▶ _Material for this exercise_
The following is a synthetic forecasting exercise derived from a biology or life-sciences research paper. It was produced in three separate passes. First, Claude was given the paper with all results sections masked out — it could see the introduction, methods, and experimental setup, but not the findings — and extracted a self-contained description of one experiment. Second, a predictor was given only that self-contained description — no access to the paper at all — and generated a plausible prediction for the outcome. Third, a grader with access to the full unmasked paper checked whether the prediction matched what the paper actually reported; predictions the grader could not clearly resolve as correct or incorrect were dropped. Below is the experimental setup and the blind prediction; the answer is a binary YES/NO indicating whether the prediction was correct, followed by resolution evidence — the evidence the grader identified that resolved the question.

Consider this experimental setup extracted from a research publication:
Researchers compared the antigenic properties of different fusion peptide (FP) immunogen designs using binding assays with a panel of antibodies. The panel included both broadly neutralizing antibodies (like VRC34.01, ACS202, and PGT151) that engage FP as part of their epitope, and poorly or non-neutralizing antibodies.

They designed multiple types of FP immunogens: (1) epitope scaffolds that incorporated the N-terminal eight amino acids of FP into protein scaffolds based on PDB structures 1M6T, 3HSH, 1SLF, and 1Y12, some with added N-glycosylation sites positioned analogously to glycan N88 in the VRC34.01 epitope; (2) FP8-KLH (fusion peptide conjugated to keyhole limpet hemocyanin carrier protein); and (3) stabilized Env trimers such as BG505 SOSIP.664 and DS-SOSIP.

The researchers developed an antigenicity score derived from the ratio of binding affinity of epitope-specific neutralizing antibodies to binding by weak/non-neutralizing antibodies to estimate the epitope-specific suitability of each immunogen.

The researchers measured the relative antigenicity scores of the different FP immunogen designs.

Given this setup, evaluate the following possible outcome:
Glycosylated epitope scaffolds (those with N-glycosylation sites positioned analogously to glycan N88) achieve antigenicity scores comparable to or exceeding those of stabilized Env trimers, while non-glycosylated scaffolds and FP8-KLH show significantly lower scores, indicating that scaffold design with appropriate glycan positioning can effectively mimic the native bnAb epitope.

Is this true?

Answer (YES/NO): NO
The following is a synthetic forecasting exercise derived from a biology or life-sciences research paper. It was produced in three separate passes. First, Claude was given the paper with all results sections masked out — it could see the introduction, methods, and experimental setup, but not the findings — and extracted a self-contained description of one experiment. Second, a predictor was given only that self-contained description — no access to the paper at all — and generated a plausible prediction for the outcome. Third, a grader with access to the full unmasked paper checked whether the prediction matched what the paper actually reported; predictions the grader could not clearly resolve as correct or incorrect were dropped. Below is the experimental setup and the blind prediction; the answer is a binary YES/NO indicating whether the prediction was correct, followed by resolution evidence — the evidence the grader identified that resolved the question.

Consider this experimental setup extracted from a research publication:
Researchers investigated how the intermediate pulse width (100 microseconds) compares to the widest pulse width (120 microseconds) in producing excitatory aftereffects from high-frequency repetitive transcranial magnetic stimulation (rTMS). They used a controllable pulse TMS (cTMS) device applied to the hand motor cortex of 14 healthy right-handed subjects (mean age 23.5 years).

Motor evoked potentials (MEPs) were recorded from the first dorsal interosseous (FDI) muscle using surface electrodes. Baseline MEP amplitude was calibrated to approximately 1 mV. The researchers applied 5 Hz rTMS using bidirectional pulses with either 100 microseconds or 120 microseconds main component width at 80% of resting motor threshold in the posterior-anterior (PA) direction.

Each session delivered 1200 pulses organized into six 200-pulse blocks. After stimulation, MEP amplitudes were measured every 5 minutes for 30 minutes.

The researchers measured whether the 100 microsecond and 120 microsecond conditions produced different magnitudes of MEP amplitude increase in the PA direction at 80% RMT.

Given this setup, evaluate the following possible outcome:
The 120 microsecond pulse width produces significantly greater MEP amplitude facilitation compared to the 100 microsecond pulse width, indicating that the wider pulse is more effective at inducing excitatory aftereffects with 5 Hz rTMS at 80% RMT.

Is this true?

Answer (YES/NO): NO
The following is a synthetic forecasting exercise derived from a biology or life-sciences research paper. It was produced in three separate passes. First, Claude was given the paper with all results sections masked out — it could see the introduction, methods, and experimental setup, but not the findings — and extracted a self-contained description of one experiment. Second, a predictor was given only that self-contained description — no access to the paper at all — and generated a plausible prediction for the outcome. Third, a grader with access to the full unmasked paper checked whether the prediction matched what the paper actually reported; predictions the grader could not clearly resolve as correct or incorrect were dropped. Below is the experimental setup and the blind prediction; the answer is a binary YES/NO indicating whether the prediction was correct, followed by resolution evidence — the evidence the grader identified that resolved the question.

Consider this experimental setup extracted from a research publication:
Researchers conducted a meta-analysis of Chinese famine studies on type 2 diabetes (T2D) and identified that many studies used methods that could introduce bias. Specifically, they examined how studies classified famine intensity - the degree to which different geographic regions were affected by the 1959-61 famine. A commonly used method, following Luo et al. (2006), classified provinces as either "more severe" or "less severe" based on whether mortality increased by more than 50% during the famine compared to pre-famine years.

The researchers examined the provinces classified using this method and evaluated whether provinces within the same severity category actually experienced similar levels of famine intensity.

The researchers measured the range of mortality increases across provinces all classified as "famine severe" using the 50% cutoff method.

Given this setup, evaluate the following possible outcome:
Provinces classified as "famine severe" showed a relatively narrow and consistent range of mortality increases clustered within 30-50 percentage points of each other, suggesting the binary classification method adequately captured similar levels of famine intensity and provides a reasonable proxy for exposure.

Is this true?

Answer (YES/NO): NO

---

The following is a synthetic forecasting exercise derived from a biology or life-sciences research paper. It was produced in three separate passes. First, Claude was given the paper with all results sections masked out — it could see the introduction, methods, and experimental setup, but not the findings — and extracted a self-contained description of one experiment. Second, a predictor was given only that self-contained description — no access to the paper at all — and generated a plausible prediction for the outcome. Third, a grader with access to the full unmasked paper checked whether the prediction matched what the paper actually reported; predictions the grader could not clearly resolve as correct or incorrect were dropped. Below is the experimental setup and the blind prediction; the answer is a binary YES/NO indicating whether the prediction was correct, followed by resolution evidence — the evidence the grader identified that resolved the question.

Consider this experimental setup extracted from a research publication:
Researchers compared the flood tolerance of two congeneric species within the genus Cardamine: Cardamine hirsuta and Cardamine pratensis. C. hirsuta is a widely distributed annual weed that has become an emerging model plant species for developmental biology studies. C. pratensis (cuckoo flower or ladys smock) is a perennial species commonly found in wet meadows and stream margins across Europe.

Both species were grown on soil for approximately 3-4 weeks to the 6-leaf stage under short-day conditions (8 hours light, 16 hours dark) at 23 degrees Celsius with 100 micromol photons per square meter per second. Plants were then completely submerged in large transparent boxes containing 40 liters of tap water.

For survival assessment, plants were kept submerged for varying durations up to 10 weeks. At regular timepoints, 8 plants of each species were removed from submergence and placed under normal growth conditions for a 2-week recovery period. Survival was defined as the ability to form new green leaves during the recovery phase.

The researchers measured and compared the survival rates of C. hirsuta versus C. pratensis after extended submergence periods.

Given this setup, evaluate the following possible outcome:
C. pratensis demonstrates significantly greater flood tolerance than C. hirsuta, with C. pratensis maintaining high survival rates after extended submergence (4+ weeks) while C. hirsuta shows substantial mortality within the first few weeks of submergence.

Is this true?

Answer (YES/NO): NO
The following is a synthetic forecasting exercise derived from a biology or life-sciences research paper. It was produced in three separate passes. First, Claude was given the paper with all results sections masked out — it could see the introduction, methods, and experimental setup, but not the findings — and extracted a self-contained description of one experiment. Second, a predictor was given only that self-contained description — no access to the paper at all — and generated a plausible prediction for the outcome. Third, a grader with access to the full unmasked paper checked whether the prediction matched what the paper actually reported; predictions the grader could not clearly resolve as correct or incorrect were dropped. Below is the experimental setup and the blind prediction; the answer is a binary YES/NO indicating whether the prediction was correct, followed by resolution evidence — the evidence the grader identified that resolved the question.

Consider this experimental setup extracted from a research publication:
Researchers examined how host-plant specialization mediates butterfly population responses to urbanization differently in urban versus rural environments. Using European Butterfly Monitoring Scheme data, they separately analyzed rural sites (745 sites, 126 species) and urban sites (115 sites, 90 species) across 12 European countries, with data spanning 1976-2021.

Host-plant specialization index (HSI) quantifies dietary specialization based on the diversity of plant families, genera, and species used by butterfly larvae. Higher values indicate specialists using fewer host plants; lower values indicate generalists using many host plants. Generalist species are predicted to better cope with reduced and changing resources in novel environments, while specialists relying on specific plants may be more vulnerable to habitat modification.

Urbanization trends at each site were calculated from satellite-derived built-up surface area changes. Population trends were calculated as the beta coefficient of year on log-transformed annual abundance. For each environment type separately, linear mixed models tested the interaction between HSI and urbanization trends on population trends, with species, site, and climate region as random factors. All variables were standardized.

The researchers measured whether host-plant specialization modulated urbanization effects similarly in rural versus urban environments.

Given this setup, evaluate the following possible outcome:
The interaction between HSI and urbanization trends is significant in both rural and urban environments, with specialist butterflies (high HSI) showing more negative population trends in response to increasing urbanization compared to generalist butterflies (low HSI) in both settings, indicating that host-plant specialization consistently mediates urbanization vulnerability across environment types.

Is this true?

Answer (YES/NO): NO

▶ _Instructions for the task_
Which lines of the data above contain "either"? Copy each one.

▶ _Answer to the problem_
Motor evoked potentials (MEPs) were recorded from the first dorsal interosseous (FDI) muscle using surface electrodes. Baseline MEP amplitude was calibrated to approximately 1 mV. The researchers applied 5 Hz rTMS using bidirectional pulses with either 100 microseconds or 120 microseconds main component width at 80% of resting motor threshold in the posterior-anterior (PA) direction.
Researchers conducted a meta-analysis of Chinese famine studies on type 2 diabetes (T2D) and identified that many studies used methods that could introduce bias. Specifically, they examined how studies classified famine intensity - the degree to which different geographic regions were affected by the 1959-61 famine. A commonly used method, following Luo et al. (2006), classified provinces as either "more severe" or "less severe" based on whether mortality increased by more than 50% during the famine compared to pre-famine years.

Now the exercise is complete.